ToolObservation Pattern Usage
This guide covers how to use the ToolObservation pattern for structured tracking of tool execution results, enabling observation-based reasoning loops and MasterController compatibility.
Table of Contents
Overview
ToolObservation provides:
Structured Tracking: Standardized format for tool execution results
Success/Error Status: Automatic success/error tracking
Execution Metrics: Execution time and timestamps
LLM Integration: Text formatting for LLM context
Serialization: Dictionary format for storage
MasterController Compatibility: Essential for MasterController integration
When to Use ToolObservation
✅ Observation-based reasoning loops
✅ MasterController compatibility
✅ Debugging and analysis
✅ LLM context building
✅ Tool execution logging
Basic Usage
Pattern 1: Execute Tool with Observation
Execute tool and get structured observation.
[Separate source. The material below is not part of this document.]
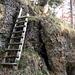 Bei dieser Leiter trifft man wieder auf einen gelb markierten Wanderweg der von der Tössscheidi heraufkommt.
from aiecs.domain.agent import HybridAgent, AgentConfiguration
from aiecs.llm import OpenAIClient
agent = HybridAgent(
agent_id="agent-1",
name="My Agent",
llm_client=OpenAIClient(),
tools=["search", "calculator"],
config=AgentConfiguration()
)
await agent.initialize()
# Execute tool with observation
obs = await agent._execute_tool_with_observation(
tool_name="search",
operation="query",
parameters={"q": "Python"}
)
# Check success
if obs.success:
print(f"Found results: {obs.result}")
else:
print(f"Error: {obs.error}")
Pattern 2: Create Observation Manually
Create observation manually for custom tracking.
from aiecs.domain.agent.models import ToolObservation
from datetime import datetime
# Successful observation
obs = ToolObservation(
tool_name="search",
parameters={"query": "AI", "limit": 10},
result=["result1", "result2", "result3"],
success=True,
execution_time_ms=250.5
)
# Failed observation
obs = ToolObservation(
tool_name="calculator",
parameters={"operation": "divide", "a": 10, "b": 0},
result=None,
success=False,
error="Division by zero",
execution_time_ms=5.2
)
Pattern 3: Multiple Observations
Collect multiple observations.
observations = []
# Execute multiple tools
tool_calls = [
{"tool": "search", "parameters": {"q": "Python"}},
{"tool": "calculator", "parameters": {"operation": "add", "a": 1, "b": 2}}
]
for tool_call in tool_calls:
obs = await agent._execute_tool_with_observation(
tool_name=tool_call["tool"],
parameters=tool_call["parameters"]
)
observations.append(obs)
# Process observations
for obs in observations:
if obs.success:
print(f"{obs.tool_name}: {obs.result}")
else:
print(f"{obs.tool_name} failed: {obs.error}")
Observation Formatting
Pattern 1: Text Formatting
Format observation as text for LLM context.
obs = await agent._execute_tool_with_observation(
tool_name="search",
parameters={"q": "Python"},
operation="query"
)
# Convert to text
text = obs.to_text()
# "Tool: search
# Parameters: {'q': 'Python'}
# Status: SUCCESS
# Result: ['result1', 'result2']
# Execution time: 250.5ms
# Timestamp: 2024-01-01T12:00:00"
# Include in LLM prompt
prompt = f"Tool execution results:\n{text}"
Pattern 2: Multiple Observations Text
Format multiple observations for LLM context.
observations = [
await agent._execute_tool_with_observation("search", None, {"q": "Python"}),
await agent._execute_tool_with_observation("calculator", "add", {"a": 1, "b": 2})
]
# Format all observations
observation_text = "\n\n".join([obs.to_text() for obs in observations])
# Include in LLM prompt
prompt = f"Tool execution history:\n{observation_text}"
Pattern 3: Filtered Observations
Format only successful observations.
observations = [
await agent._execute_tool_with_observation("search", None, {"q": "Python"}),
await agent._execute_tool_with_observation("calculator", "divide", {"a": 10, "b": 0})
]
# Format only successful observations
successful_obs = [obs for obs in observations if obs.success]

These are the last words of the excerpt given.